Work item:
After locating the line containing "Majestic Pure Himalayan" in the entries below, please write out that line and the rest through the end exactly. Omit pictures.

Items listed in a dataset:
↓
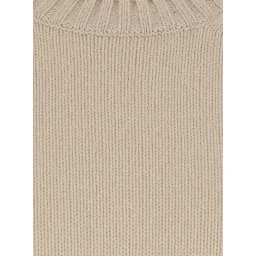 Cream white Crew Neck Sweater with Long Sleeves in Cashmere for Women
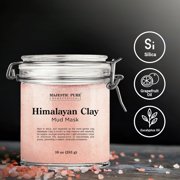 Majestic Pure Himalayan Clay Mud Mask for Face and Body - Exfoliating and Facial Acne Fighting Mask - Reduces Appearance of Pores, 10 oz
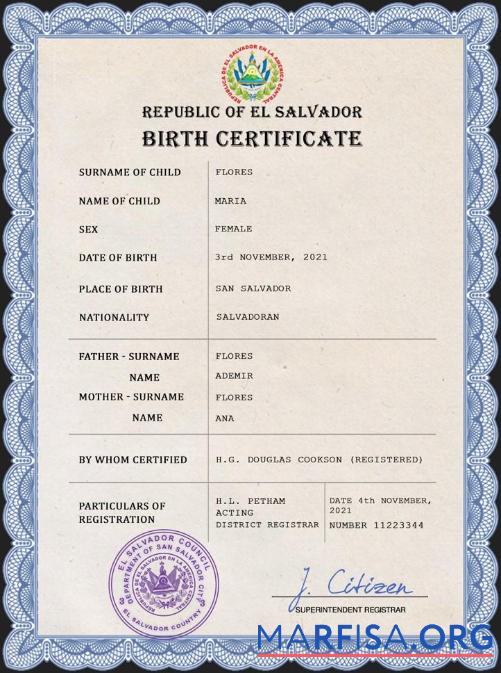 Realistisch El Salvador vital record Geburt Zertifikat PSD Vorlage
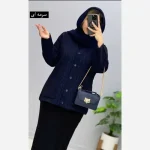 ژاکت بافت مخملی یقه هفت جیب دار فری سایز - تصویر 3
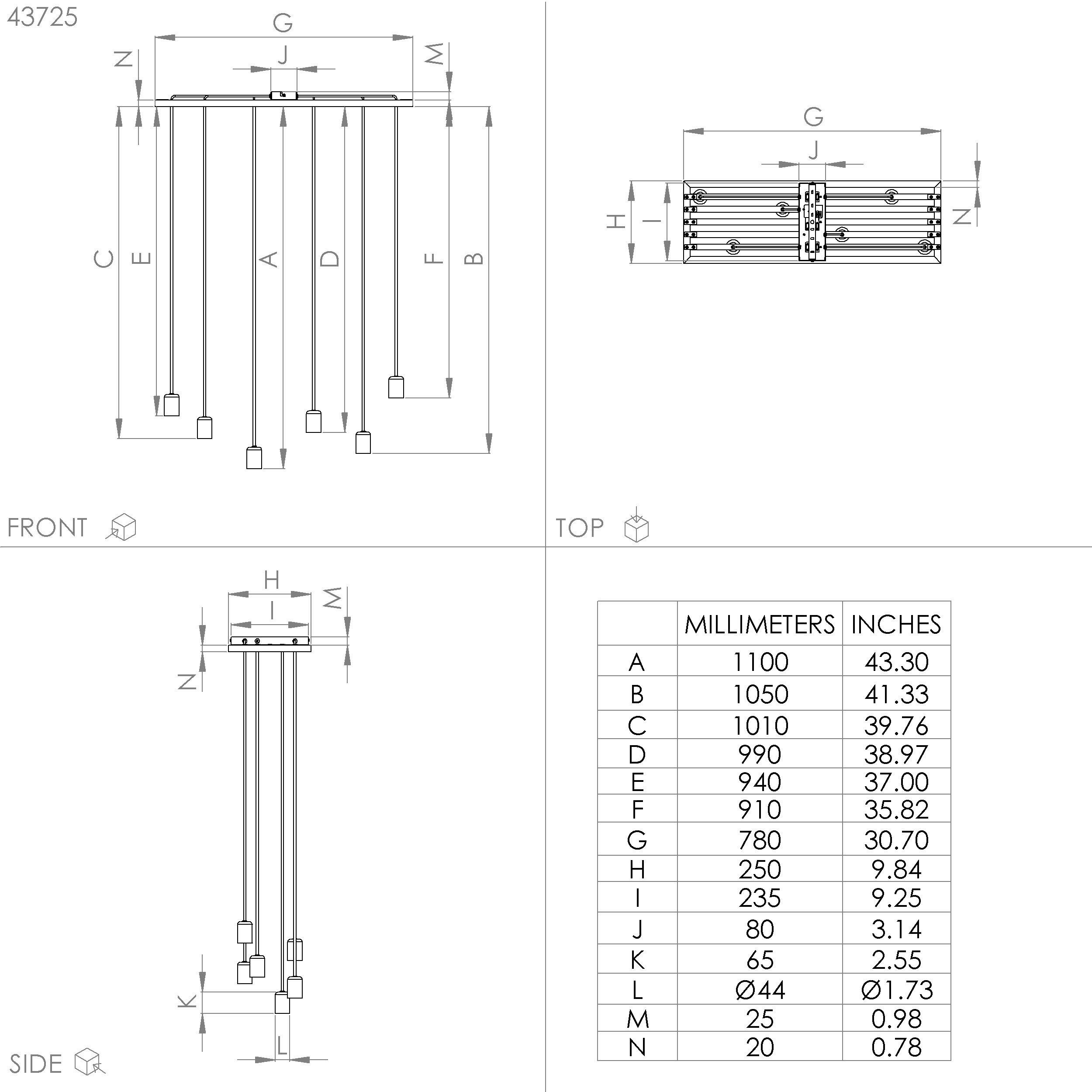 Suspenion CONSETT noir L78cm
↑
Solution for this problem:
 Majestic Pure Himalayan Clay Mud Mask for Face and Body - Exfoliating and Facial Acne Fighting Mask - Reduces Appearance of Pores, 10 oz
 Realistisch El Salvador vital record Geburt Zertifikat PSD Vorlage
 ژاکت بافت مخملی یقه هفت جیب دار فری سایز - تصویر 3
 Suspenion CONSETT noir L78cm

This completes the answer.